Practically speaking, I've been using a yubikey plugged permanently into my laptop for many years, and it works fine. I use it to authenticate to my work VPN (with a password as second factor).
The only downsides are: one fewer USB port, and the green light on the yubikey which is permanently lit.
You've made a great list of the downsides, perhaps you could at some point list the upsides? A yubikey you don't move around, and that you don't take extra steps to ensure the security of, seems no more secure or useful than a cert file on your hard drive.
As others have said, you have to touch the yubikey to get it to generate a one-time password (it acts like a USB keyboard).
The yubikey is one factor, the VPN also requires a second factor (memorized password). These are concatenated so you type the password without pressing the enter key, then tap the yubikey (which "types" the OTP + enter key). This process works in web forms, shells, etc. Could hardly be simpler.

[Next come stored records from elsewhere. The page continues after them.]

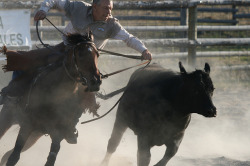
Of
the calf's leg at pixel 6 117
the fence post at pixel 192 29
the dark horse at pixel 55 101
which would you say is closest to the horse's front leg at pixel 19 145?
the dark horse at pixel 55 101

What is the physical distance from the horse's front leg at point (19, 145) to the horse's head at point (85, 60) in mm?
689

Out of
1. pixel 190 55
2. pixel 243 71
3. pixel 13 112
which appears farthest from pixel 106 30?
pixel 243 71

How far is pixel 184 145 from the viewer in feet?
22.6

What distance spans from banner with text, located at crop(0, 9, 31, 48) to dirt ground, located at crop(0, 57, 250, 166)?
58 centimetres

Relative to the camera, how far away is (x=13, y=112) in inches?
203

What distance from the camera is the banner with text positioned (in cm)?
840

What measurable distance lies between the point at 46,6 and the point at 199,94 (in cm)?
166

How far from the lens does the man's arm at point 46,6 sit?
15.9ft

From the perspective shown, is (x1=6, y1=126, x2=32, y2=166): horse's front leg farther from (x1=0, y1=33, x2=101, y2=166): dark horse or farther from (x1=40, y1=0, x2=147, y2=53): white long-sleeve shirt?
(x1=40, y1=0, x2=147, y2=53): white long-sleeve shirt

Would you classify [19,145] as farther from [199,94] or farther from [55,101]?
[199,94]

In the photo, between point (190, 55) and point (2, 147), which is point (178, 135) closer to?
point (2, 147)

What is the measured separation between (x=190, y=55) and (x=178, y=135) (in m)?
4.27

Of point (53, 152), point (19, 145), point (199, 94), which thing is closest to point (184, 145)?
point (199, 94)

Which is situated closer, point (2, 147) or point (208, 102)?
point (208, 102)
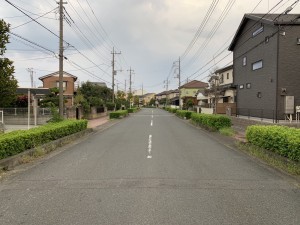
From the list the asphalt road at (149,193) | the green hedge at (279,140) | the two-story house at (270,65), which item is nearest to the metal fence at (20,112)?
the two-story house at (270,65)

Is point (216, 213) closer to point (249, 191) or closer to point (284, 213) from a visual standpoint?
point (284, 213)

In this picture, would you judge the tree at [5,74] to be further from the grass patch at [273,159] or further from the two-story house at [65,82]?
the two-story house at [65,82]

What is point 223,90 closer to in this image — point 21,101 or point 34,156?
point 21,101

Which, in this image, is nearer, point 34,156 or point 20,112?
point 34,156

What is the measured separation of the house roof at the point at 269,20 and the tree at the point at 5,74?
15841 mm

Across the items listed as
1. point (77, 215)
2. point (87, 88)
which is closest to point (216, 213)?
point (77, 215)

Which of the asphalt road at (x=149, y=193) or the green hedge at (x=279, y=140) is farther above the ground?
the green hedge at (x=279, y=140)

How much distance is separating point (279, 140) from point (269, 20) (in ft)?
54.7

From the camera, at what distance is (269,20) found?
2328 cm

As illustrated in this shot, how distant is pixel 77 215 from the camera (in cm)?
484

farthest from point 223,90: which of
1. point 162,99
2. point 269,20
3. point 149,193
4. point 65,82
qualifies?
point 162,99

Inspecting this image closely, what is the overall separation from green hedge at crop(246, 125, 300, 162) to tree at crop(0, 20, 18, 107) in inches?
594

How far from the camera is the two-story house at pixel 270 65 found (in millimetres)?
22219

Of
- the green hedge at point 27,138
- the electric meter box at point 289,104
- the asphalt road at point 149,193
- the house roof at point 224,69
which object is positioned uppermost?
the house roof at point 224,69
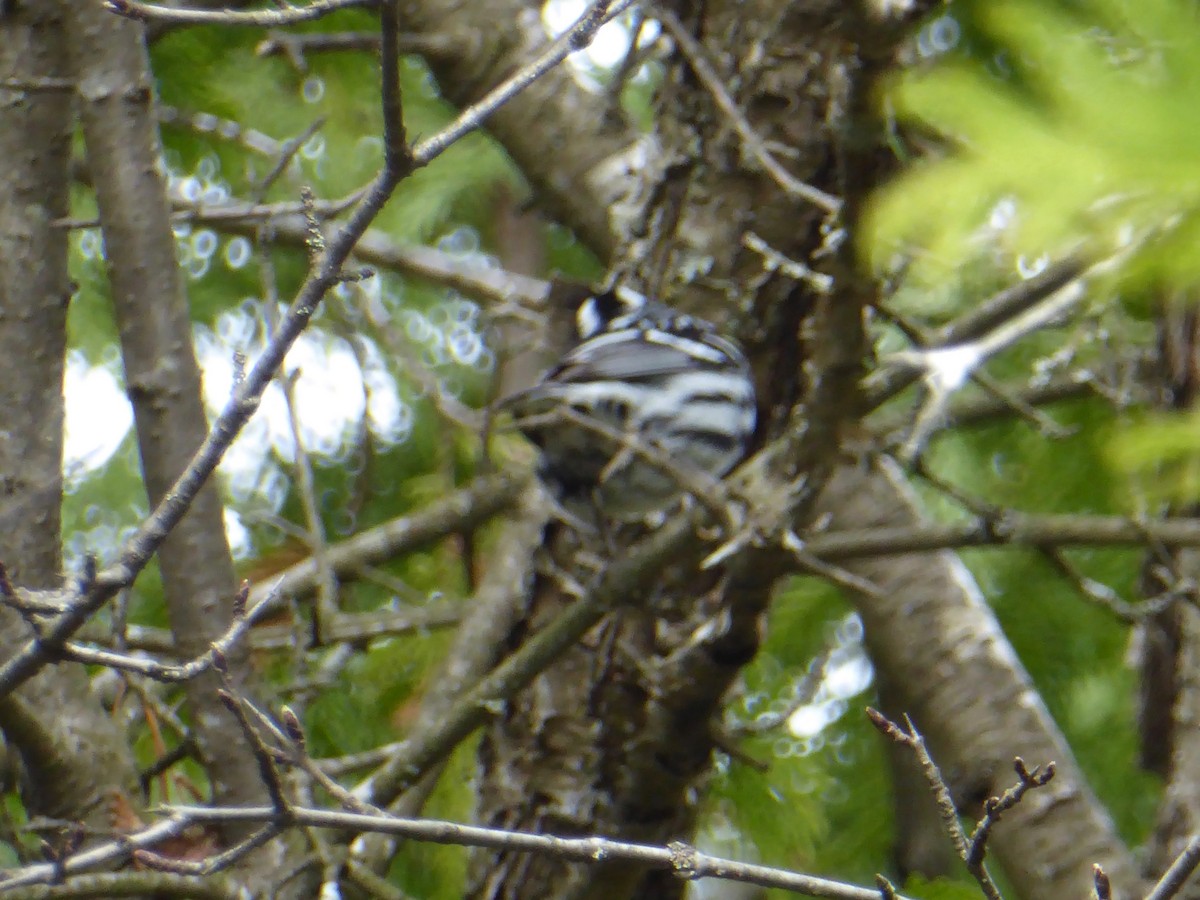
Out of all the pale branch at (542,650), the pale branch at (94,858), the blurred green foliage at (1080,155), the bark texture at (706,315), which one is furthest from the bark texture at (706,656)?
the blurred green foliage at (1080,155)

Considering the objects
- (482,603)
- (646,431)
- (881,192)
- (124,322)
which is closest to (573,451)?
(646,431)

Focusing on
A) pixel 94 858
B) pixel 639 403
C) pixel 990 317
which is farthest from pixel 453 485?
pixel 94 858

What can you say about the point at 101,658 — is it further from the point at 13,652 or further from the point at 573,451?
the point at 573,451

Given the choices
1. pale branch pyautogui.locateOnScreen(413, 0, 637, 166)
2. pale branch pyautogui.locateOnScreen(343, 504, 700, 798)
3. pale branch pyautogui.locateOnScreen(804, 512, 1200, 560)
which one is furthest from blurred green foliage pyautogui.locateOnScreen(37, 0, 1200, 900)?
pale branch pyautogui.locateOnScreen(413, 0, 637, 166)

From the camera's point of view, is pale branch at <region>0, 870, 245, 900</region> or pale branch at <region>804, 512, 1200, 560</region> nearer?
pale branch at <region>0, 870, 245, 900</region>

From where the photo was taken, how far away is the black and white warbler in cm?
233

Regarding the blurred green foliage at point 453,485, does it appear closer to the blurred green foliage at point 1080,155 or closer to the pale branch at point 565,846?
the blurred green foliage at point 1080,155

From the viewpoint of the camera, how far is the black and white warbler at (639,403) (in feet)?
7.64

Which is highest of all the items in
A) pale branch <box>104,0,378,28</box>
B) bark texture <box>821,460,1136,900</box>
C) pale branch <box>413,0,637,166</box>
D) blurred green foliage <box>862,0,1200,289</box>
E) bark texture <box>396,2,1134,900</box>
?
pale branch <box>104,0,378,28</box>

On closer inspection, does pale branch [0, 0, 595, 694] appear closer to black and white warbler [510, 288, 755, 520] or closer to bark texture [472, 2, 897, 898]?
bark texture [472, 2, 897, 898]

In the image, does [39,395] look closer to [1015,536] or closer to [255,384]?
[255,384]

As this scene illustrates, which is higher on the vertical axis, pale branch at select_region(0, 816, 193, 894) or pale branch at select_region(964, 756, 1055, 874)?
pale branch at select_region(0, 816, 193, 894)

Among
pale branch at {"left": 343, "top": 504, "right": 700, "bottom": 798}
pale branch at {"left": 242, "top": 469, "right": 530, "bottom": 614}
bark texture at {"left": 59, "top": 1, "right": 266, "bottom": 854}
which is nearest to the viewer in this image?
pale branch at {"left": 343, "top": 504, "right": 700, "bottom": 798}

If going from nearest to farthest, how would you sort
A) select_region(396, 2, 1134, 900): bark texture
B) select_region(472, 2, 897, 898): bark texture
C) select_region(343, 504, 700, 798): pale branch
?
select_region(343, 504, 700, 798): pale branch → select_region(396, 2, 1134, 900): bark texture → select_region(472, 2, 897, 898): bark texture
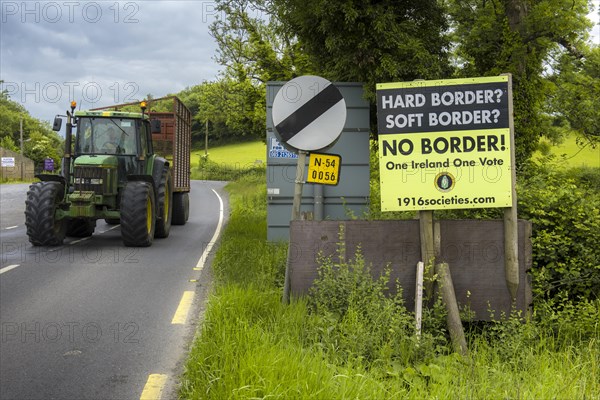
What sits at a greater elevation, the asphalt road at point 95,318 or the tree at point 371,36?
the tree at point 371,36

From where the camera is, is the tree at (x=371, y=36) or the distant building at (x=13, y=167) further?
the distant building at (x=13, y=167)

If the laptop is lost/stolen, I can deactivate the token.
Unlike a cert file, a hacker can't steal the keys in a Yubikey if the machine is compromised. Same reason why many enterprises prefer using TPMs for storing machine certs.
The advantage of a Yubikey over a TPM in this case is that the Yubikey requires a physical tap before it'll sign a request, which prevents certain MITM attacks.
If I understand correctly, you must touch the Yubikey to reply to a second factor request. Simply being present in the USB port is not sufficient to utilize its credentials.
I have one that's permanently installed too, and the green LED isn't ever lit unless an app is asking for touch. Perhaps it depends on what mode you have it it? (I'm using mine in U2F + PGP Card mode.)
The only downsides are: one fewer USB port, and the green light on the yubikey which is permanently lit.